One of main reasons to buy life insurance is to protect your children in case you can’t be around to provide for them. But one of the biggest mistakes you can make is naming your kids as beneficiaries on a life insurance policy when they are still minors.
Buying life insurance is wise, but you have to be careful when naming the beneficiaries, or you could unintentionally put a hole in your family’s financial safety net.
Why you shouldn’t name minors as beneficiaries
Say, for instance, a husband and wife both have life insurance and name each other as the primary beneficiary and the children as secondary beneficiaries on their policies. If one dies, the life insurance policy pays a death benefit to the spouse, who can use the money to support the family. That’s how life insurance is supposed to work. But what if both parents meet an untimely end before the kids are adults?
The life insurance company can’t pay out the proceeds until the children reach the age of majority, typically 18 or 21, depending on state law, or a court appoints a legal guardian of the children’s estate. The appointment process can be time-consuming and expensive. Money that could have gone to the kids goes toward attorneys fees.
The wait for this legal process to finish could lower their quality of life and delay important milestones, like going off to college.

-------

§ **Activity**: Please extend the life insurance text from its last sentence.

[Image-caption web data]
-------

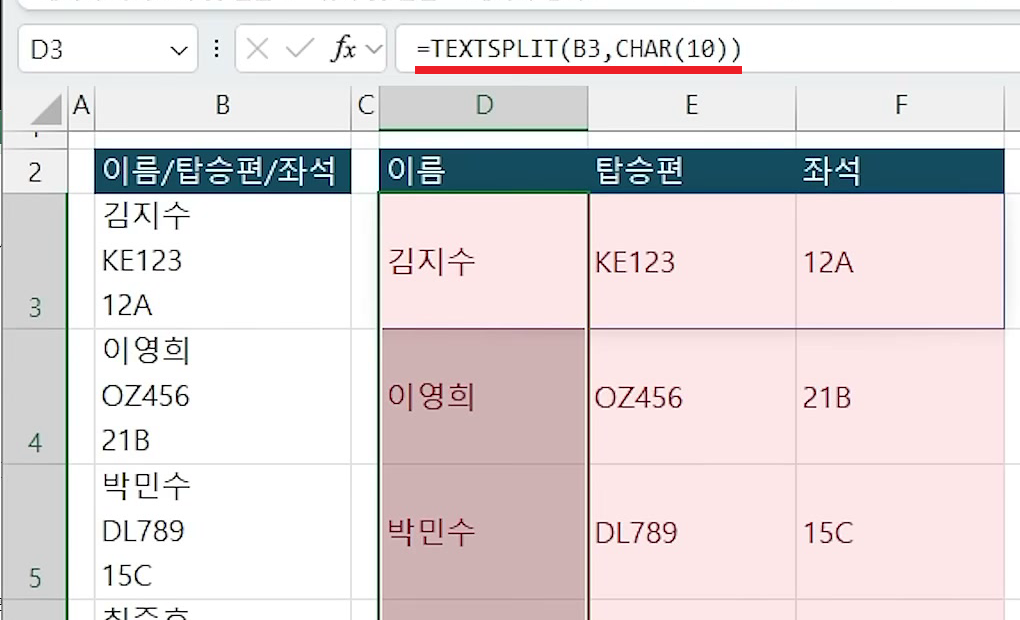 D3의 TEXTSPLIT 수식을 아래로 채워 D3:F10에 이름·탑승편·좌석이 모두 나뉜 화면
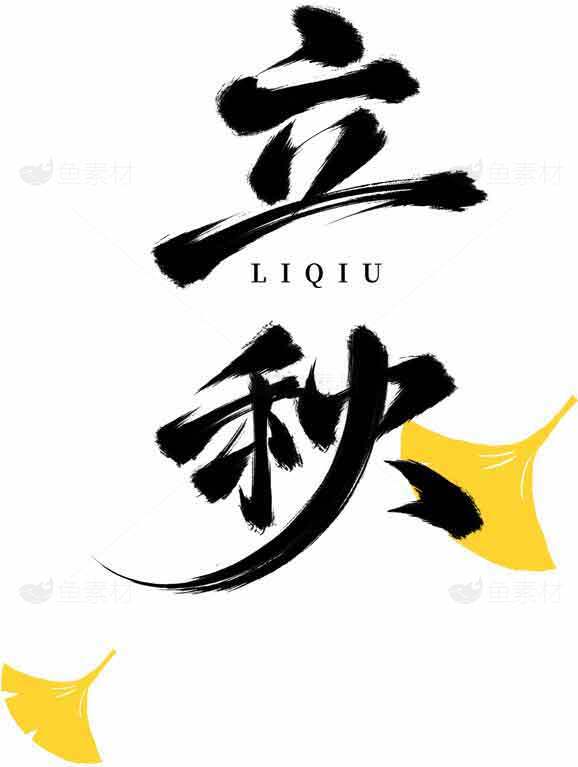 立秋节气书法艺术设计图片素材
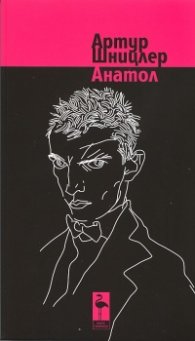 Анатол. Пиеси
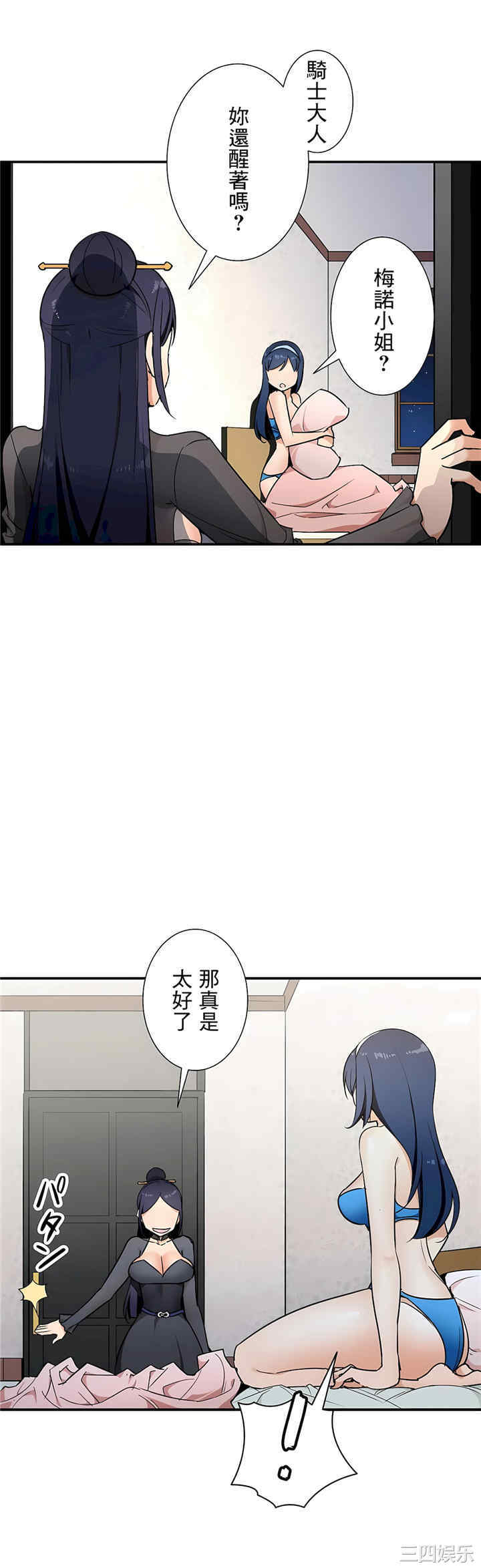 第22张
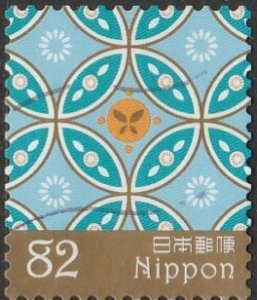 Japan, #4003h  used  From 2016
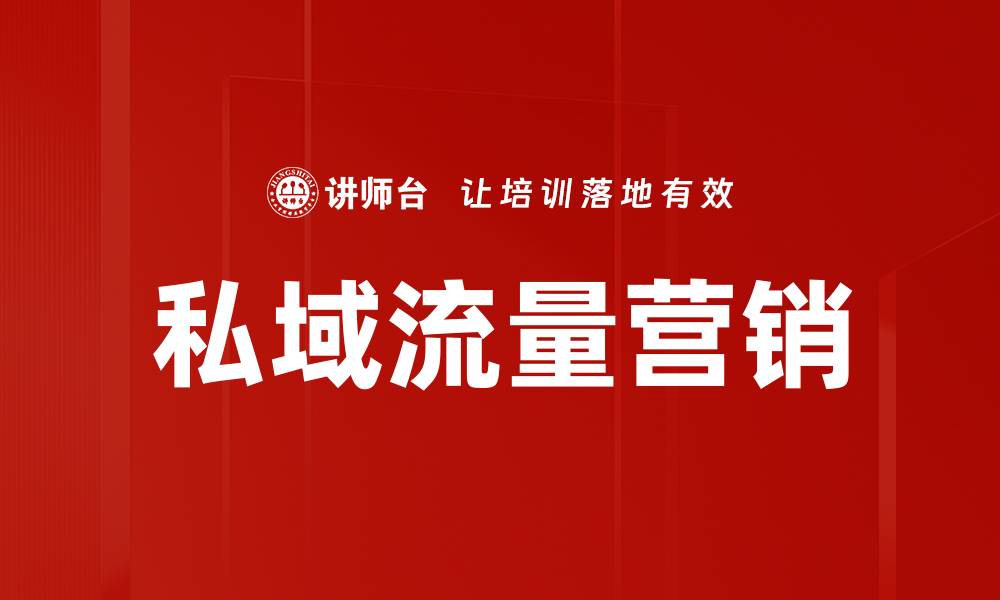 文章私域流量打造的策略与技巧解析的缩略图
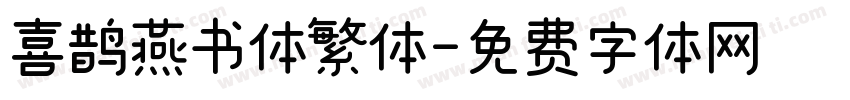 喜鹊燕书体繁体字体转换
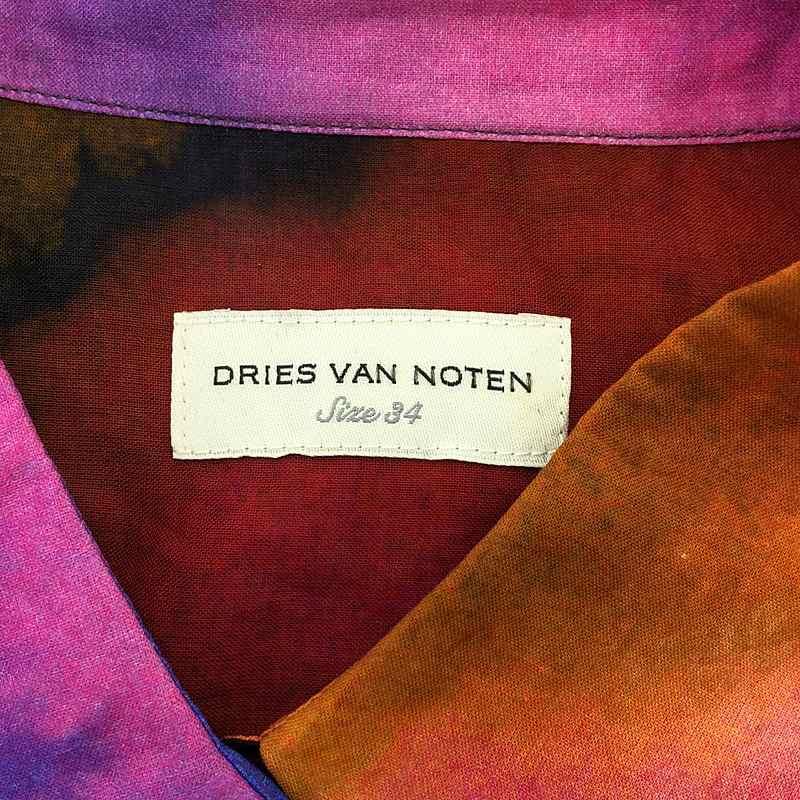 【美品】  DRIES VAN NOTEN / ドリスヴァンノッテン | 2022SS | Dras Water Color Dress 水彩柄 ロング ワンピース ドレス | DRIES VAN NOTEN | 04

-------

§ **Answer section**:
Naming a custodian
A simple alternative is to set up an account for your children with the life insurance company under the Uniform Transfers to Minors Act (UTMA). The law lets you name an adult custodian to manage the life insurance proceeds for the children while they’re minors. The custodian can use the money for the children’s benefit, such as for housing and education. Once the kids reach the age of majority, the money is turned over to them, and they can do anything they want with it.
A life insurance agent can help you establish an UTMA account when you buy a policy. It might be a good solution if you’re comfortable with the kids getting the remaining proceeds as very young adults.
Setting up a trust
Another alternative is to work with an attorney to set up a trust for the benefit of the children and name the trust as the beneficiary of the life insurance policy. When you set up the trust, you select a trustee to manage and distribute the funds according to your wishes. The advantage of a trust is you can set specific terms for how the money is distributed. For instance, you could set it up so that the money is doled out to your adult children in phases at different ages.
You don’t have that option when naming a custodian under the Uniform Transfer to Minors Act.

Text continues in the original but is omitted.